Text segment —

[start]

It would make strange reading, no doubt.
And then just suppose,
Ere our eyes should close,
We would read the whole record through,
Then wouldn’t we cry,
And wouldn’t we try
A great deal less talking to do?
And I more than half think
That many a kink
Would be smoother in life’s tangled thread
If half that we say
In a single day
Were to be left forever unsaid.
You see, that’s why the Bible says that a perfect man is the man who has perfect control over this vital yet vicious little slab of membrane. That we all understand.
So, the means of our breaking the ninth commandment is our tongue.
The source of the problem is, as we read in John chapter 8, that “we belong to [our] father, the devil.” We like to do his deal. We like to speak the way our father speaks, and “he speaks his native language.” What’s his native language? He has a language all of his own, and it’s lies. Everything out of his mouth is a complete lie. Any time he ever uses truth, it is in order to manipulate it in order to create lies and chaos and distortion. And so the world, held in the grip of the Evil One, buys into lies like crazy. And religious people, going through their religious duties, proud of their associations and their background, unless their tongues have been redeemed by the blood of Christ, are the proponents of their father’s material. And so, consequently, we find that we lie from the beginning. To Eve in the garden the serpent comes and says, “Hey, you know, if you eat that fruit, you will not die.” That was a lie. And with a lie it began, and with lies it has continued.
What about the manner in which we tell lies? If the means whereby we tell lies is largely our tongues—although we recognize we do it with silence—what about the manner in which lying occurs? Well, let me just run through one or two, most of which are obvious.

[end]

(Records of spatial reasoning questions)
[start]

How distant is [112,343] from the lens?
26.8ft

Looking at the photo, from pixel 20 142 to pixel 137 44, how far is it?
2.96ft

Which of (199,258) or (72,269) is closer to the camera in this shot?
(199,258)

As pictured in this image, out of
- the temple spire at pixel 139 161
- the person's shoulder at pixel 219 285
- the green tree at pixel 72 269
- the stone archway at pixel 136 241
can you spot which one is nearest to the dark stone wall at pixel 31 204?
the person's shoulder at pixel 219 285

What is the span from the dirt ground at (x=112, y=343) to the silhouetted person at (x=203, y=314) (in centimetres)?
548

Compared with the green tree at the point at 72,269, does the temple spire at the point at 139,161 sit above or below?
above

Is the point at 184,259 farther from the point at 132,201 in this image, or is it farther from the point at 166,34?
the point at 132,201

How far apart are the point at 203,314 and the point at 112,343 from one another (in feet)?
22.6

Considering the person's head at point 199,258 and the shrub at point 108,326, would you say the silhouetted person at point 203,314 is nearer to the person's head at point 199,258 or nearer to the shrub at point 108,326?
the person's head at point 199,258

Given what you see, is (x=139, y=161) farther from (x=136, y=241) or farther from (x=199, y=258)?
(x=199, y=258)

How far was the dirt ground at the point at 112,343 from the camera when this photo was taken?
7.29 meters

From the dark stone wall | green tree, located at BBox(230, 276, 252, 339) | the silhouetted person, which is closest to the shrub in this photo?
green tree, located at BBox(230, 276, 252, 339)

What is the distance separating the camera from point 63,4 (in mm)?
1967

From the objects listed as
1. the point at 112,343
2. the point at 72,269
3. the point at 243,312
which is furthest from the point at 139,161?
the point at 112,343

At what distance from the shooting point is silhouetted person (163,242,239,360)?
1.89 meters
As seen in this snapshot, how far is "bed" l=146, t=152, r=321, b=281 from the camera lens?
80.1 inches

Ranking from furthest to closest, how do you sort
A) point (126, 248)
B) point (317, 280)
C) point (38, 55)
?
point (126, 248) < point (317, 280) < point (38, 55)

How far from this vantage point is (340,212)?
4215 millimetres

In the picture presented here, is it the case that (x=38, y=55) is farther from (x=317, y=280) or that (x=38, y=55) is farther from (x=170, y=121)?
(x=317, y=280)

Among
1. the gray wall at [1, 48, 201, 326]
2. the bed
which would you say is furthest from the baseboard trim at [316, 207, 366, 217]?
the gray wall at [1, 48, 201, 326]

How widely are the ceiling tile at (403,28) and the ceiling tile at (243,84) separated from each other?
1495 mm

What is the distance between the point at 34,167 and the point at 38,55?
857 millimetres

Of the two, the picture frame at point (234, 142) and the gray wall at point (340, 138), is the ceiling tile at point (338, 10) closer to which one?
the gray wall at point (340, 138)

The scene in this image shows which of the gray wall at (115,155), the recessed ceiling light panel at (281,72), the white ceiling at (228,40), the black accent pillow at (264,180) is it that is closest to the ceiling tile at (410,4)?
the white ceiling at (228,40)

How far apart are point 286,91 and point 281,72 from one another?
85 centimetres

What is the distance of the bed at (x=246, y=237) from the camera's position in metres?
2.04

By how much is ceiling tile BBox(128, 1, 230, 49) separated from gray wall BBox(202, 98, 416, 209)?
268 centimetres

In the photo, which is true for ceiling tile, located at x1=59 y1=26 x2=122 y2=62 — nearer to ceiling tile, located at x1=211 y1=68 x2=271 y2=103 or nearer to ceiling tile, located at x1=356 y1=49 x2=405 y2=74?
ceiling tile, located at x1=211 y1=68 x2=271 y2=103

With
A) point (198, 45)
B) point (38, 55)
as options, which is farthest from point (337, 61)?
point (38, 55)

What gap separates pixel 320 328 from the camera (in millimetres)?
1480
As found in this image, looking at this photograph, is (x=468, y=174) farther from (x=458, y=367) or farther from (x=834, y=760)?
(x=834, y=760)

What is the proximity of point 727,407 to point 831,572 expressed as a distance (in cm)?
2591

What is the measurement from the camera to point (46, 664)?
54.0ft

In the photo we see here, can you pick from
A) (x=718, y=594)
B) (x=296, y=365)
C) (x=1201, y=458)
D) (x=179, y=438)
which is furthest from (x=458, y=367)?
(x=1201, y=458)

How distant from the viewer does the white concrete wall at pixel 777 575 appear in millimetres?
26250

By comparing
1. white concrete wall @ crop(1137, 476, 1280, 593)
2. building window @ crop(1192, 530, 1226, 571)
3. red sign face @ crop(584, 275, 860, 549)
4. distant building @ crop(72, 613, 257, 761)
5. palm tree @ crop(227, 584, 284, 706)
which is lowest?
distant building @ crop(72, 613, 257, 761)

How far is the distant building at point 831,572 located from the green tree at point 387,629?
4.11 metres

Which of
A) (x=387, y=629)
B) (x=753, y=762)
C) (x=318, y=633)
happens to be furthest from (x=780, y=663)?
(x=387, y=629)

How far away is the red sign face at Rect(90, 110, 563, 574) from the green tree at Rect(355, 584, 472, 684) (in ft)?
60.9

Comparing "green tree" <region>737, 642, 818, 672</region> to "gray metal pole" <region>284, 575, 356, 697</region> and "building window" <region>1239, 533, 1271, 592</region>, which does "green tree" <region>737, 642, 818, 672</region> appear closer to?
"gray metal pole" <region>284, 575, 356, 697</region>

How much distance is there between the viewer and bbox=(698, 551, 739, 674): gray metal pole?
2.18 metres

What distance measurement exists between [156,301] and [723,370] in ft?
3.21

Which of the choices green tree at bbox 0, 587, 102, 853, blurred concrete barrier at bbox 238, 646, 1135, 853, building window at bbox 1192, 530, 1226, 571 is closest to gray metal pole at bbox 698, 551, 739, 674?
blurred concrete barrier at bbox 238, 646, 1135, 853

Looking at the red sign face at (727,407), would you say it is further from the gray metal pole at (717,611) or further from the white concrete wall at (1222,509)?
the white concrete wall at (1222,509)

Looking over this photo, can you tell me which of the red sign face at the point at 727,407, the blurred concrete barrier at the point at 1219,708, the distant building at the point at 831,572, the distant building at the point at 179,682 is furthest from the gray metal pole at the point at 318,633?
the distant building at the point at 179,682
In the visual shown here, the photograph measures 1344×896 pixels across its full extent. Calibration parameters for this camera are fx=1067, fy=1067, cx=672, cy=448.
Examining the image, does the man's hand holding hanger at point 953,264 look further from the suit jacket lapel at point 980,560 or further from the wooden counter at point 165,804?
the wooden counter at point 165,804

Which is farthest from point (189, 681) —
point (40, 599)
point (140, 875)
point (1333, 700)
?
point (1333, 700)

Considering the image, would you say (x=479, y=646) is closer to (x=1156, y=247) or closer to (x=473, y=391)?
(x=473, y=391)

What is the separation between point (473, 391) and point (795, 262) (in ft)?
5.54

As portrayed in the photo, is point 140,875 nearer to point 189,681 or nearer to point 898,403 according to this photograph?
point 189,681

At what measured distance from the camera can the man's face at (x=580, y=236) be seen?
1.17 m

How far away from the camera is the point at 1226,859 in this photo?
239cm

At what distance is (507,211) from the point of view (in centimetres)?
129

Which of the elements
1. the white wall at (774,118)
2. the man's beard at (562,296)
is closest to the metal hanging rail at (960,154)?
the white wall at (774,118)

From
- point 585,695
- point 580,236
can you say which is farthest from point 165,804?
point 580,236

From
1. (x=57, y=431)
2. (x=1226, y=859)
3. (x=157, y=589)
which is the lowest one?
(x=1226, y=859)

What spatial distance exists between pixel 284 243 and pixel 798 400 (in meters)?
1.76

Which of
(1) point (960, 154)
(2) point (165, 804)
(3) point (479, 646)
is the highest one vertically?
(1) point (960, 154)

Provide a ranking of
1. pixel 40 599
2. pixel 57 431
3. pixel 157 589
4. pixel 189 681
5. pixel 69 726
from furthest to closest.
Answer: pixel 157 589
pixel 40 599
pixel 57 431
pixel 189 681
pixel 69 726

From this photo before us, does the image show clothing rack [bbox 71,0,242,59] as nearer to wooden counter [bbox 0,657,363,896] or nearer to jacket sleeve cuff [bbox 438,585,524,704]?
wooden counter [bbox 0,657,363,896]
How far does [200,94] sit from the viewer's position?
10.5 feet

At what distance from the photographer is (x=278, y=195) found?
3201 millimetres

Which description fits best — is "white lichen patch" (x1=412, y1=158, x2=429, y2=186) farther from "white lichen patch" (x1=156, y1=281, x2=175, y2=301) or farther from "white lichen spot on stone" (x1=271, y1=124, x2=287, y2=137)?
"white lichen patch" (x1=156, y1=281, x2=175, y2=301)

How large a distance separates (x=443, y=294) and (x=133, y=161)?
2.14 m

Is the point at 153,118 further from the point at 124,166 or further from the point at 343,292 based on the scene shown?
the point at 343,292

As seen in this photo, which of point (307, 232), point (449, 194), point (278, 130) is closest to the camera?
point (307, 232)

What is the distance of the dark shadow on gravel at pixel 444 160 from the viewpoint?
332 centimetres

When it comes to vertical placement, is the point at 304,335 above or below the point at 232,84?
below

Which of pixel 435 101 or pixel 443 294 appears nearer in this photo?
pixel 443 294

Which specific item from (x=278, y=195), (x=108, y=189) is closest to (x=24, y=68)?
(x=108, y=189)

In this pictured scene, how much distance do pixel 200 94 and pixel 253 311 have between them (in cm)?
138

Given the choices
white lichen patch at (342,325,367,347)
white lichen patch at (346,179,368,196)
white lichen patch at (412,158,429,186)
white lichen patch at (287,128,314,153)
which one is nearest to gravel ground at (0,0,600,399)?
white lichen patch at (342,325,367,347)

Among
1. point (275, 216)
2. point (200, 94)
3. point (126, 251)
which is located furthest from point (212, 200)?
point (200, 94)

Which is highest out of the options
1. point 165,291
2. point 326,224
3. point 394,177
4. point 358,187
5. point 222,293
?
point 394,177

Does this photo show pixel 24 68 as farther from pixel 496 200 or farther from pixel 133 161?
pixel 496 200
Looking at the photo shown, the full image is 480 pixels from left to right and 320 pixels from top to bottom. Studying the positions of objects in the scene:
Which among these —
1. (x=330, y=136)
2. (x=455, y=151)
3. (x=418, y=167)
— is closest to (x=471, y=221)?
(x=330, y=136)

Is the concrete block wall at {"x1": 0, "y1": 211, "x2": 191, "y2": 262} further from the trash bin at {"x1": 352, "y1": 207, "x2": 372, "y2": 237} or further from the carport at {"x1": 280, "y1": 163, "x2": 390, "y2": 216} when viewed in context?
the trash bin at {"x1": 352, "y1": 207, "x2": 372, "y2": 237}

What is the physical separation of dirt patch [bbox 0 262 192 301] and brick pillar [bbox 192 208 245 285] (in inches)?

[end]

Written exercise 1 — Could you restate word for word the passage on lying, beginning at the words "It would make" and stopping after the words "left forever unsaid."?
Written exercise 2 — Can you quote the records exactly, starting at the line that contains "How far from this vantage point is (340,212)?" and stopping after the line that contains "857 millimetres"?

Output 1 —
It would make strange reading, no doubt.
And then just suppose,
Ere our eyes should close,
We would read the whole record through,
Then wouldn’t we cry,
And wouldn’t we try
A great deal less talking to do?
And I more than half think
That many a kink
Would be smoother in life’s tangled thread
If half that we say
In a single day
Were to be left forever unsaid.

Output 2 —
How far from this vantage point is (340,212)?
4215 millimetres

In the picture presented here, is it the case that (x=38, y=55) is farther from (x=317, y=280) or that (x=38, y=55) is farther from (x=170, y=121)?
(x=317, y=280)

Among
1. the gray wall at [1, 48, 201, 326]
2. the bed
which would you say is furthest from the baseboard trim at [316, 207, 366, 217]?
the gray wall at [1, 48, 201, 326]

How widely are the ceiling tile at (403,28) and the ceiling tile at (243,84) separated from each other?
1495 mm

What is the distance between the point at 34,167 and the point at 38,55?
857 millimetres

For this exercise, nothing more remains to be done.